◆ SOURCE DATA ◆
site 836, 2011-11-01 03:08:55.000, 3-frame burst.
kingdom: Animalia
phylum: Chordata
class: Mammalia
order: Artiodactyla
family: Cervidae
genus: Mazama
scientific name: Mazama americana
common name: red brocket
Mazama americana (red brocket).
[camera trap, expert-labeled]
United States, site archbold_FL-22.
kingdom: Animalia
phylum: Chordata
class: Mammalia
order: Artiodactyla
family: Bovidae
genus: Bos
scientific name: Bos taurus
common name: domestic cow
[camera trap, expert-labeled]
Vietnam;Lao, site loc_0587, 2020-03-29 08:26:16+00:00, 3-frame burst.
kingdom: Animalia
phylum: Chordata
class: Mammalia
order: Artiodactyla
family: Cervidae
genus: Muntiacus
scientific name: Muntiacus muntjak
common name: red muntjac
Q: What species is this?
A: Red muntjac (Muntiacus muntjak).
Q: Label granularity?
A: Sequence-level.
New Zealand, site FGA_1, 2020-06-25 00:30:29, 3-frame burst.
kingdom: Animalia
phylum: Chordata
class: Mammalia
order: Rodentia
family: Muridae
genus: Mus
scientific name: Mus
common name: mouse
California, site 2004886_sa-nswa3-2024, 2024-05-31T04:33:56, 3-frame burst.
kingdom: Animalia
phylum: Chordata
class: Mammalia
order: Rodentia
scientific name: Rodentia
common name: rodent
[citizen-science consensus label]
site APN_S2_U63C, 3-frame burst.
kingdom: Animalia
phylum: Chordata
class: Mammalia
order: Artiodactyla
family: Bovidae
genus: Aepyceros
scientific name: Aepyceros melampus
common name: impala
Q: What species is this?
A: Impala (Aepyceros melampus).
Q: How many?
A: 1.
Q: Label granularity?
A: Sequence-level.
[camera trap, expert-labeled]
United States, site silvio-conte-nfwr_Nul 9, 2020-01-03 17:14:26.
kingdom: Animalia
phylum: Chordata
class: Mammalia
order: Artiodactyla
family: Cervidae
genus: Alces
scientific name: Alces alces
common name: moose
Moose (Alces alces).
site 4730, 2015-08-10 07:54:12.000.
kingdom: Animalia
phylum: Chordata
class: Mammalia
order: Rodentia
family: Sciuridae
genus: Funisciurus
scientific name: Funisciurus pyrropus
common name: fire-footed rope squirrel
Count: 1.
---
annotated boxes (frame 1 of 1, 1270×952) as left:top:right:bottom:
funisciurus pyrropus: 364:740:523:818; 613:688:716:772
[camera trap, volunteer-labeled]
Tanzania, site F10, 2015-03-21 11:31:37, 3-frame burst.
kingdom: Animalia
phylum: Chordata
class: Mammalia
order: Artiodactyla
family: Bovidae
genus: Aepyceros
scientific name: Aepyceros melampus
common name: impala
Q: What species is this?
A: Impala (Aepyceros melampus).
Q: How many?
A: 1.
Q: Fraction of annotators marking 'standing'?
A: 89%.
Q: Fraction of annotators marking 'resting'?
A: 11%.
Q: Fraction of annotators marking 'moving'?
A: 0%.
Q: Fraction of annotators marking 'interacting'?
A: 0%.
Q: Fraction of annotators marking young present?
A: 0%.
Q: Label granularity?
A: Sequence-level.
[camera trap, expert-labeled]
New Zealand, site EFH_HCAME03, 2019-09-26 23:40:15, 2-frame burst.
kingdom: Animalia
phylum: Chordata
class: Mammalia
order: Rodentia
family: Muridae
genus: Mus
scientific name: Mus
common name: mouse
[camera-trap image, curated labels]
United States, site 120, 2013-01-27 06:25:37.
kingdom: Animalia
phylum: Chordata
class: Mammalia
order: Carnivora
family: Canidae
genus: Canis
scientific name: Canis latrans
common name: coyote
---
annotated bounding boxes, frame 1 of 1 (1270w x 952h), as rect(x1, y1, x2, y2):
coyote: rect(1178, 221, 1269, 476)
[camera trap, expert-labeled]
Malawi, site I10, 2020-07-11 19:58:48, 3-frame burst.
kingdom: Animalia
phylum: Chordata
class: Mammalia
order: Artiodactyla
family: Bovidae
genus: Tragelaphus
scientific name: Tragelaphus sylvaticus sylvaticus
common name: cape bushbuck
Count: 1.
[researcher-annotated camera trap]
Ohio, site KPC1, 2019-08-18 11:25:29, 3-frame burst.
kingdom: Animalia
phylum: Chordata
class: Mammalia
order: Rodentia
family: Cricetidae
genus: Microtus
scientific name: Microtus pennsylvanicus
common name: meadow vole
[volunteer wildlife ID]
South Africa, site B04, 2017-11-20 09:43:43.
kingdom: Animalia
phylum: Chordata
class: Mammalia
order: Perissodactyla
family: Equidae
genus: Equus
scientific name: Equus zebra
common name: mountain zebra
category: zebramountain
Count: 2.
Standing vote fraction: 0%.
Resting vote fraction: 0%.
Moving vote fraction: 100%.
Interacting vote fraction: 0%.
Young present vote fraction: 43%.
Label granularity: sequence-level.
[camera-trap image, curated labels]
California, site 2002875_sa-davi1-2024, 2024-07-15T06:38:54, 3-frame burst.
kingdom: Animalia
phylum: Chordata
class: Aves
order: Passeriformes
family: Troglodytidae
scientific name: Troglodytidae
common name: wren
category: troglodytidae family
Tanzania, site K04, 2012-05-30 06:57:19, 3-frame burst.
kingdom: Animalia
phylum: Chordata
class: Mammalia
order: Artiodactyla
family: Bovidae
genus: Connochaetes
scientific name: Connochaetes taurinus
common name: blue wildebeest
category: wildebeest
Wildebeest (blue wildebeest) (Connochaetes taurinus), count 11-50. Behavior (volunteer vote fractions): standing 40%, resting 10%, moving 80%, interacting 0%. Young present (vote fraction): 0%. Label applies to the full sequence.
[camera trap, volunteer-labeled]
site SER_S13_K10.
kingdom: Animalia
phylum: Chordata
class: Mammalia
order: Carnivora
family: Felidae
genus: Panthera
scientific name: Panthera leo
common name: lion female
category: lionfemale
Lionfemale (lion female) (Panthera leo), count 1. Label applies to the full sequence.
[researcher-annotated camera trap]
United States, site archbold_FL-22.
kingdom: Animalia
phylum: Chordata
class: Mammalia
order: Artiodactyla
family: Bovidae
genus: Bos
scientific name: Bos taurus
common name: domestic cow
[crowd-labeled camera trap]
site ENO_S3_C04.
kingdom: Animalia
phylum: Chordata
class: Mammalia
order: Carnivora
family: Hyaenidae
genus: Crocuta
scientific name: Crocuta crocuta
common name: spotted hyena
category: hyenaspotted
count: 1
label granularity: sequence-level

◆ WHAT YOU ARE ASKED TO DO ◆
The reply should consist of the records, reproduced exactly.

◆ RESULT OF THIS TASK ◆
site 836, 2011-11-01 03:08:55.000, 3-frame burst.
kingdom: Animalia
phylum: Chordata
class: Mammalia
order: Artiodactyla
family: Cervidae
genus: Mazama
scientific name: Mazama americana
common name: red brocket
Mazama americana (red brocket).
[camera trap, expert-labeled]
United States, site archbold_FL-22.
kingdom: Animalia
phylum: Chordata
class: Mammalia
order: Artiodactyla
family: Bovidae
genus: Bos
scientific name: Bos taurus
common name: domestic cow
[camera trap, expert-labeled]
Vietnam;Lao, site loc_0587, 2020-03-29 08:26:16+00:00, 3-frame burst.
kingdom: Animalia
phylum: Chordata
class: Mammalia
order: Artiodactyla
family: Cervidae
genus: Muntiacus
scientific name: Muntiacus muntjak
common name: red muntjac
Q: What species is this?
A: Red muntjac (Muntiacus muntjak).
Q: Label granularity?
A: Sequence-level.
New Zealand, site FGA_1, 2020-06-25 00:30:29, 3-frame burst.
kingdom: Animalia
phylum: Chordata
class: Mammalia
order: Rodentia
family: Muridae
genus: Mus
scientific name: Mus
common name: mouse
California, site 2004886_sa-nswa3-2024, 2024-05-31T04:33:56, 3-frame burst.
kingdom: Animalia
phylum: Chordata
class: Mammalia
order: Rodentia
scientific name: Rodentia
common name: rodent
[citizen-science consensus label]
site APN_S2_U63C, 3-frame burst.
kingdom: Animalia
phylum: Chordata
class: Mammalia
order: Artiodactyla
family: Bovidae
genus: Aepyceros
scientific name: Aepyceros melampus
common name: impala
Q: What species is this?
A: Impala (Aepyceros melampus).
Q: How many?
A: 1.
Q: Label granularity?
A: Sequence-level.
[camera trap, expert-labeled]
United States, site silvio-conte-nfwr_Nul 9, 2020-01-03 17:14:26.
kingdom: Animalia
phylum: Chordata
class: Mammalia
order: Artiodactyla
family: Cervidae
genus: Alces
scientific name: Alces alces
common name: moose
Moose (Alces alces).
site 4730, 2015-08-10 07:54:12.000.
kingdom: Animalia
phylum: Chordata
class: Mammalia
order: Rodentia
family: Sciuridae
genus: Funisciurus
scientific name: Funisciurus pyrropus
common name: fire-footed rope squirrel
Count: 1.
---
annotated boxes (frame 1 of 1, 1270×952) as left:top:right:bottom:
funisciurus pyrropus: 364:740:523:818; 613:688:716:772
[camera trap, volunteer-labeled]
Tanzania, site F10, 2015-03-21 11:31:37, 3-frame burst.
kingdom: Animalia
phylum: Chordata
class: Mammalia
order: Artiodactyla
family: Bovidae
genus: Aepyceros
scientific name: Aepyceros melampus
common name: impala
Q: What species is this?
A: Impala (Aepyceros melampus).
Q: How many?
A: 1.
Q: Fraction of annotators marking 'standing'?
A: 89%.
Q: Fraction of annotators marking 'resting'?
A: 11%.
Q: Fraction of annotators marking 'moving'?
A: 0%.
Q: Fraction of annotators marking 'interacting'?
A: 0%.
Q: Fraction of annotators marking young present?
A: 0%.
Q: Label granularity?
A: Sequence-level.
[camera trap, expert-labeled]
New Zealand, site EFH_HCAME03, 2019-09-26 23:40:15, 2-frame burst.
kingdom: Animalia
phylum: Chordata
class: Mammalia
order: Rodentia
family: Muridae
genus: Mus
scientific name: Mus
common name: mouse
[camera-trap image, curated labels]
United States, site 120, 2013-01-27 06:25:37.
kingdom: Animalia
phylum: Chordata
class: Mammalia
order: Carnivora
family: Canidae
genus: Canis
scientific name: Canis latrans
common name: coyote
---
annotated bounding boxes, frame 1 of 1 (1270w x 952h), as rect(x1, y1, x2, y2):
coyote: rect(1178, 221, 1269, 476)
[camera trap, expert-labeled]
Malawi, site I10, 2020-07-11 19:58:48, 3-frame burst.
kingdom: Animalia
phylum: Chordata
class: Mammalia
order: Artiodactyla
family: Bovidae
genus: Tragelaphus
scientific name: Tragelaphus sylvaticus sylvaticus
common name: cape bushbuck
Count: 1.
[researcher-annotated camera trap]
Ohio, site KPC1, 2019-08-18 11:25:29, 3-frame burst.
kingdom: Animalia
phylum: Chordata
class: Mammalia
order: Rodentia
family: Cricetidae
genus: Microtus
scientific name: Microtus pennsylvanicus
common name: meadow vole
[volunteer wildlife ID]
South Africa, site B04, 2017-11-20 09:43:43.
kingdom: Animalia
phylum: Chordata
class: Mammalia
order: Perissodactyla
family: Equidae
genus: Equus
scientific name: Equus zebra
common name: mountain zebra
category: zebramountain
Count: 2.
Standing vote fraction: 0%.
Resting vote fraction: 0%.
Moving vote fraction: 100%.
Interacting vote fraction: 0%.
Young present vote fraction: 43%.
Label granularity: sequence-level.
[camera-trap image, curated labels]
California, site 2002875_sa-davi1-2024, 2024-07-15T06:38:54, 3-frame burst.
kingdom: Animalia
phylum: Chordata
class: Aves
order: Passeriformes
family: Troglodytidae
scientific name: Troglodytidae
common name: wren
category: troglodytidae family
Tanzania, site K04, 2012-05-30 06:57:19, 3-frame burst.
kingdom: Animalia
phylum: Chordata
class: Mammalia
order: Artiodactyla
family: Bovidae
genus: Connochaetes
scientific name: Connochaetes taurinus
common name: blue wildebeest
category: wildebeest
Wildebeest (blue wildebeest) (Connochaetes taurinus), count 11-50. Behavior (volunteer vote fractions): standing 40%, resting 10%, moving 80%, interacting 0%. Young present (vote fraction): 0%. Label applies to the full sequence.
[camera trap, volunteer-labeled]
site SER_S13_K10.
kingdom: Animalia
phylum: Chordata
class: Mammalia
order: Carnivora
family: Felidae
genus: Panthera
scientific name: Panthera leo
common name: lion female
category: lionfemale
Lionfemale (lion female) (Panthera leo), count 1. Label applies to the full sequence.
[researcher-annotated camera trap]
United States, site archbold_FL-22.
kingdom: Animalia
phylum: Chordata
class: Mammalia
order: Artiodactyla
family: Bovidae
genus: Bos
scientific name: Bos taurus
common name: domestic cow
[crowd-labeled camera trap]
site ENO_S3_C04.
kingdom: Animalia
phylum: Chordata
class: Mammalia
order: Carnivora
family: Hyaenidae
genus: Crocuta
scientific name: Crocuta crocuta
common name: spotted hyena
category: hyenaspotted
count: 1
label granularity: sequence-level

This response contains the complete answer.